» Entries shown
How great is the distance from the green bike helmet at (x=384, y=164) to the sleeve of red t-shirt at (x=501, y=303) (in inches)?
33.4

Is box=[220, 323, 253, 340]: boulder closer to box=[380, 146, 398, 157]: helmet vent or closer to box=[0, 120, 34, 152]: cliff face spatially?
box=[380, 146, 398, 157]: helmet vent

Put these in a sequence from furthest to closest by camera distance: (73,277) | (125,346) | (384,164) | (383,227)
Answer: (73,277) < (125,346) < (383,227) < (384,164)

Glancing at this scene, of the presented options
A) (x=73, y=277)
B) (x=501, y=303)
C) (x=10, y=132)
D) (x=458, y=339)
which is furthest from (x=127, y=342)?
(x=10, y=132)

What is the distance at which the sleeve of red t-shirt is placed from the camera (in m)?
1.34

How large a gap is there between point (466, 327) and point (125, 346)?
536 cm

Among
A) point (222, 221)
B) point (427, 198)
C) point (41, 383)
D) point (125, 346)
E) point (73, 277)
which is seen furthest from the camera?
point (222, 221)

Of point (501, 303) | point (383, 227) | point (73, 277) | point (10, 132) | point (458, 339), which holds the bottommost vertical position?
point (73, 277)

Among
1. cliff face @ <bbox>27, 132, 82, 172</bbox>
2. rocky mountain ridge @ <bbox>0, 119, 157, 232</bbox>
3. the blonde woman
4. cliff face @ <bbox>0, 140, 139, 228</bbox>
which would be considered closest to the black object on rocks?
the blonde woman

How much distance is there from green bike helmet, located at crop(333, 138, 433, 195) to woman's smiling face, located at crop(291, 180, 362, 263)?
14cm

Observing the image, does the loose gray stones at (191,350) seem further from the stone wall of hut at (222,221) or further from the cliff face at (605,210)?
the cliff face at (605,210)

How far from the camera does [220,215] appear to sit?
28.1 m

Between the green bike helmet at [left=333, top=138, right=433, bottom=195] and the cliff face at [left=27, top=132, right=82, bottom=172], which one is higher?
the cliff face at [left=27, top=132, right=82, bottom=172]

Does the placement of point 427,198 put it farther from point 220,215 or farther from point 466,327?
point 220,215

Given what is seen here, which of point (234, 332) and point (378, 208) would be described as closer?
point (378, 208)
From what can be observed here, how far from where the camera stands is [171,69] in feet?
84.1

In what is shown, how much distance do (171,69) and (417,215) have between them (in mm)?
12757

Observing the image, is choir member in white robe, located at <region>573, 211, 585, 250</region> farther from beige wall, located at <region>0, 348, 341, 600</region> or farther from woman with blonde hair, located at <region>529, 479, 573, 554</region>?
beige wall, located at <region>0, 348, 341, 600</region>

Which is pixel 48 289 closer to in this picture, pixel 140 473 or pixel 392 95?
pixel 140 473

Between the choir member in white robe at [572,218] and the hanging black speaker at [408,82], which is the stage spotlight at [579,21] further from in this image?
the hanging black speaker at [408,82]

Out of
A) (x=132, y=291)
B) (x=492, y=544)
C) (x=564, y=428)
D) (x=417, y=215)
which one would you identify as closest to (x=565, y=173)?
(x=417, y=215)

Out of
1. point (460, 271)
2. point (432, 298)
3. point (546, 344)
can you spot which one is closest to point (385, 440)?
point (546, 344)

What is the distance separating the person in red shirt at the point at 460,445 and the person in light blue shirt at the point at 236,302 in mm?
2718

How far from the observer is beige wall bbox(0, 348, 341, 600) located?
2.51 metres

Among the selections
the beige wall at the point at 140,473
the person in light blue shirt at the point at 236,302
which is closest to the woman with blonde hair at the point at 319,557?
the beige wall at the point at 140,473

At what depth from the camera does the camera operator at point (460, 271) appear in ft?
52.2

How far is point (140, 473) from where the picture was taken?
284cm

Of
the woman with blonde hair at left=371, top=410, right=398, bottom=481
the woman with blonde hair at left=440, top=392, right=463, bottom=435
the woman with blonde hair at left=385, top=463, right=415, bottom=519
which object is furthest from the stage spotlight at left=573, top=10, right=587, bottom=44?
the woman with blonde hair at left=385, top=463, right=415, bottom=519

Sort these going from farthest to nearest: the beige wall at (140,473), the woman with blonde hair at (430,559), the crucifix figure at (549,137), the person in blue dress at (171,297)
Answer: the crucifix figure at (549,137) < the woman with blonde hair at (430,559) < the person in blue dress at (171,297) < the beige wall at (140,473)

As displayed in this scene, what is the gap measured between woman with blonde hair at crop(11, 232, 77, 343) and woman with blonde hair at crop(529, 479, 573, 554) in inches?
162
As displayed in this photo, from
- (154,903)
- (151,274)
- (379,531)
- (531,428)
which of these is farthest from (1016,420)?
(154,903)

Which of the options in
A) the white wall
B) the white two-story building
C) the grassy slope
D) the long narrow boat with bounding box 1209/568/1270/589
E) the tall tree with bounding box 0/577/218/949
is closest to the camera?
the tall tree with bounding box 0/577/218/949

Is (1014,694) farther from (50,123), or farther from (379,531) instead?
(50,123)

» Written request
Reproduce the part of the records that opens with the first line and closes with the line containing "Answer: (73,277) <", keeping every line unchanged and including that final line.

» Expected output
How great is the distance from the green bike helmet at (x=384, y=164) to the sleeve of red t-shirt at (x=501, y=303) (in inches)?
33.4

Is box=[220, 323, 253, 340]: boulder closer to box=[380, 146, 398, 157]: helmet vent or closer to box=[0, 120, 34, 152]: cliff face spatially?
box=[380, 146, 398, 157]: helmet vent

Put these in a sequence from furthest to closest by camera distance: (73,277) | (125,346) | (384,164) | (383,227)
Answer: (73,277) < (125,346) < (383,227) < (384,164)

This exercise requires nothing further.